Time stands still in the magical moment when we meet our child for the first time. Their smell is intoxicating, every movement a marvel – we’re completely, immediately entranced!
And for some of us, the trance is just as immediately broken by an unexpected diagnosis…
Down Syndrome it was for us. Completely out of the blue, and we worked hard to maintain the wonder and the intoxicating trance of his early days so he’d never know our heartbreak.
He was baby #3 and boy, what a different, surprising and wonderful journey it has been – for all of us! It took us months to get a handle on what to do and how we as a family were going to help our new little man, but we emerged from the initial shock as a united team with a common goal and a smiling, beguiling new focus.
We quickly realised we’d had things pretty cruisey with babies 1 & 2. Our little girls were rarely sick, they developed ahead of schedule most of the time and they happily tagged along with us in our fairly chaotic lifestyle. Apart from loving them, feeding them well and keeping pace with their unending curiosity, we felt that we didn’t do anything special to help them along.
But not so with #3.
I rocked up to our first doctor’s appointment and asked for the booklet, the pathway which must surely be laid out for a natural-minded parent like me who wanted to help our angel to keep healthy and achieve his best? But no such booklet existed, furthermore, no such active pathway was available in any form! Nothing can be done, I was told, ‘Would you like to speak to one of my patients who has a Down syndrome child in his 20s? You can ask what it’s like?’
This was loneliness of the highest order… in a field I knew nothing about. If there was to be a pathway, I was going to have to create it, it seemed.
My days of innocent motherhood were over.

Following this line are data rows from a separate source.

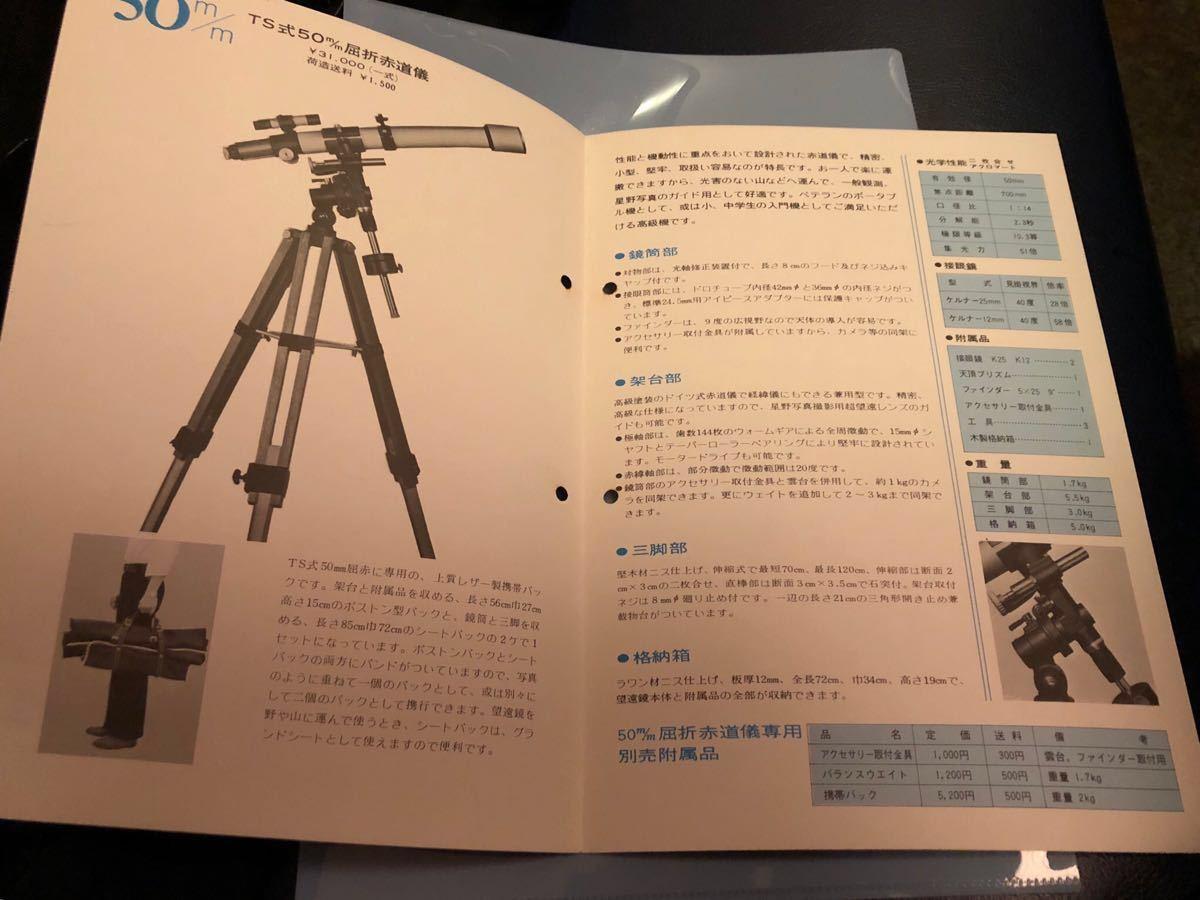 タカハシ 高橋 TS式50㎜ 屈折赤道儀 セット_画像10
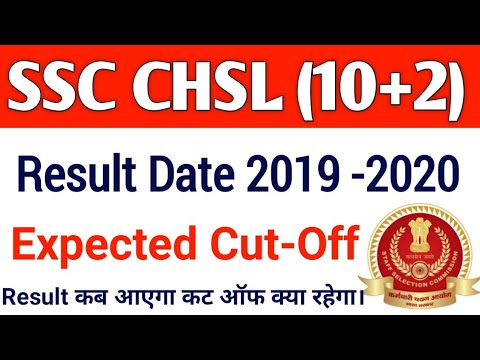 SSC SHSL Result Date 2020   SSC CHSL Cut Off Marks 2020   Expected Cut Off   Result Kab Ayega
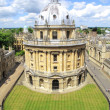 Radcliffe Camera, mezník v Oxfordu — Stock fotografie #47258371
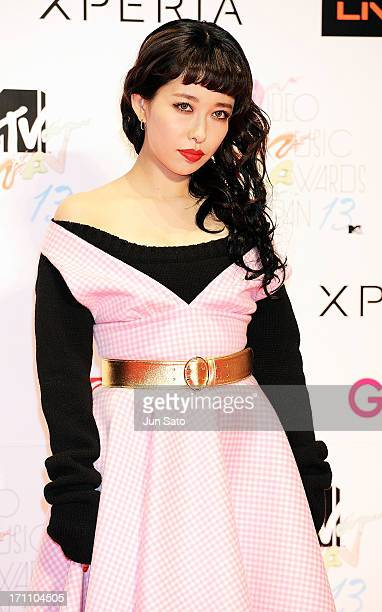 Singer Miliyah Kato attends the MTV Video Music Awards Japan 2013 at Makuhari Messe on June 22 2013 in Chiba Japan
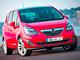 Встречайте, Opel Meriva!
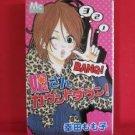 Anesan Countdown Manga Japanese / KODA Momoko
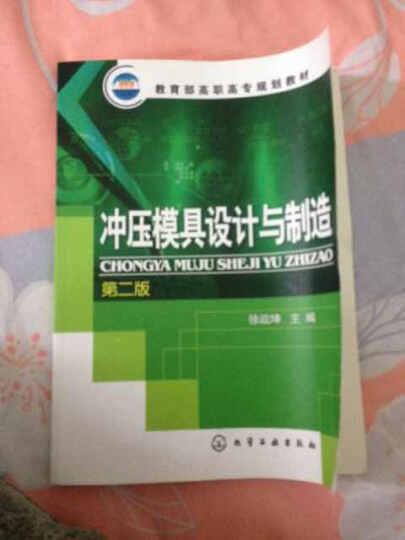 教育部高职高专规划教材:冲压模具设计与制造(第2版) 晒单图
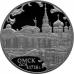 Памятная монета 3 рубля 2016 года 300-летие основания г. Омска, серебро, пруф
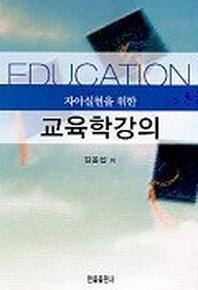 자아실현을 위한 교육학강의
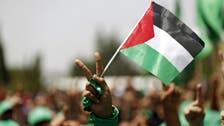 Israeli bill to ban Palestine flag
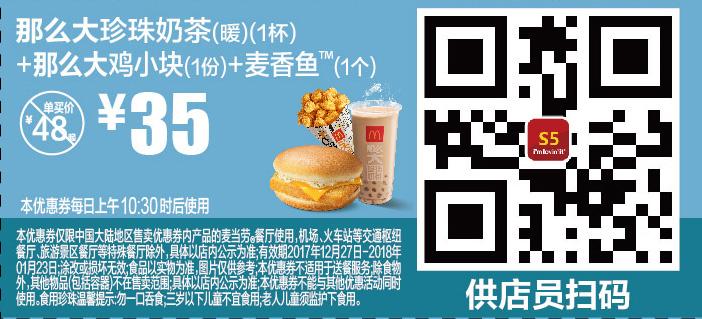 麦当劳优惠券(1月麦当劳优惠券)S5:那么大珍珠奶茶(暖)+那么大鸡小块+麦香鱼 优惠价35元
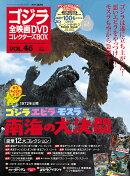 隔週刊 ゴジラ全映画DVDコレクターズBOX (ボックス) 2018年 4/17号 [雑誌]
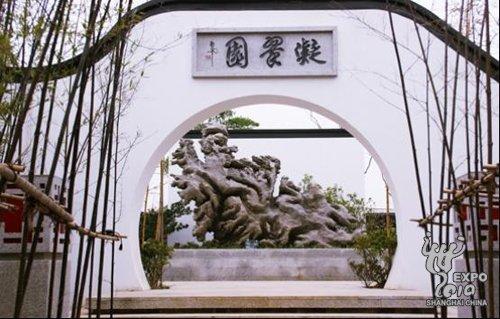 """""""静思峰""""、""""福安桥""""于世博公园揭幕(图)"""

Special needs parenting is extreme parenting, if you ask me! Suddenly, you have to learn to do everything faster, longer, more intensely and if you didn’t have an opinion before, you most certainly do now! But whatever your background, your experience or your beliefs, nothing can prepare you for any of it – I don’t think.
First comes the emotion, the boundless love, the 1000% commitment and then the burning discovery of something powerful within yourself – something which comes from nowhere, telling us that we must fight and win for our beloved child.
And whether you’re a love-them-as-they-are or a try-to-make-a-difference kind of a parent, this ember burns and burns….. and so far, after 7.5 years, it’s showing no signs of going out.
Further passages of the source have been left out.